| PROBLEM DETAILS |
In the text on Bitcoin mining in Quebec, what did the Farnham plant manufacture before it housed mining computers?

Lamborghini notwithstanding, Quimper looks the part of an indifferent millionaire. He usually shows up to work unshaven, in baggy jeans and a Bitfarms golf shirt, peering from behind thick glasses. He is also a PR person’s nightmare, particularly behind the wheel of his Aventador. Exactly why Quebec’s public electricity utility won’t give him more power is a frequent source of his ire. “Hydro-Québec wants to up the price for this one industry,” he tells me as we weave through traffic on Autoroute 20 between Montreal and Saint-Hyacinthe. “It’s a mistake. Look at data centres. At first, Hydro-Québec didn’t want them here. Now they give them special prices, and we have huge data centres here as a result. It’s why Amazon is coming here. We’re long-term. We want the same thing.”  

Along with electricity, Bitcoin mining requires industrial space with ready access to the electrical grid. Quimper and his partners found all three in places like Saint-Hyacinthe, Cowansville and Sherbrooke—towns and cities whose industrial bases have fallen on hard times. The Saint-Hyacinthe facility is housed in a former cocoa storage warehouse. The Farnham plant, where today some 6,700 mining computers hum along, used to manufacture carpets. Thetford Mines and Baie-Comeau, two other formerly grand industrial towns, have expressed interest in hosting Bitfarms.

Along with cheap rent and proximity to the grid, these towns usually draw an excess of power that would otherwise go unused. “We sat down with the head of Hydro-Québec and picked spots where there were surpluses,” Quimper says. That optimizes costs. It also has the effect—intended or not—of helping them escape the criticism of environmentalists who would argue their mining operations are a burden on the planet.

“We simply can’t connect every would-be Bitcoin farmer who knocks on our door.”

Bitfarms has supporters in those spots as a result. Last May, Sherbrooke Innopole director general Josée Fortin wrote a letter to Quimper “strongly supporting the Bitfarms project, which answers several of the needs of the changing Sherbrooke economy.” For cities like Sherbrooke, which own their own electrical distribution network, Bitfarms presents a tempting offer indeed: the company doesn’t ask for tax breaks, pays for its own infrastructure, and buys power that would otherwise go unused.

Yet others, while happy with Bitfarms’s proposition, have yet to see the rewards. Both Bitfarms and competitor BitLinksys secured contracts with Magog, a largely tourism-based town in Quebec’s Eastern Townships. BitLinksys said it would be online by June; by November, it had yet to mine any coin. Bitfarms isn’t online yet either.

| SOURCE DATA |

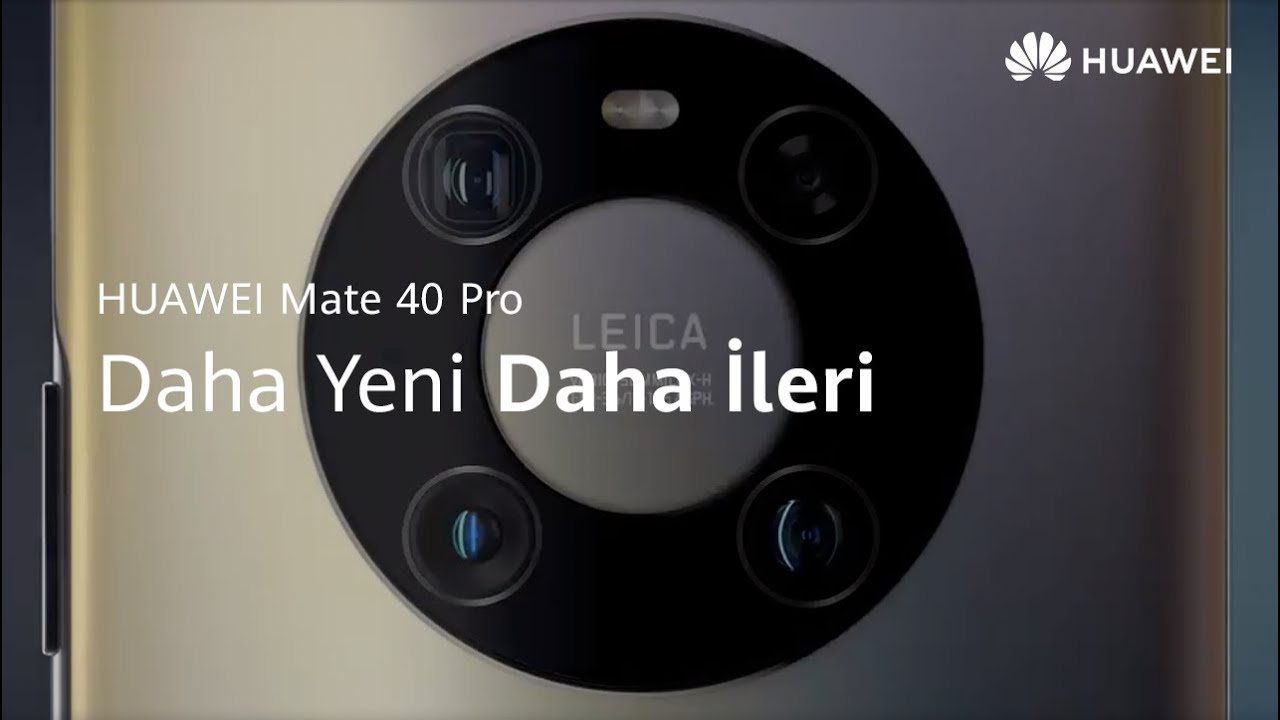 Hep daha fazlasını isteyenler için, bir telefondan fazlası: HUAWEI Mate 40 Pro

| WRITTEN ANSWER |
Carpets.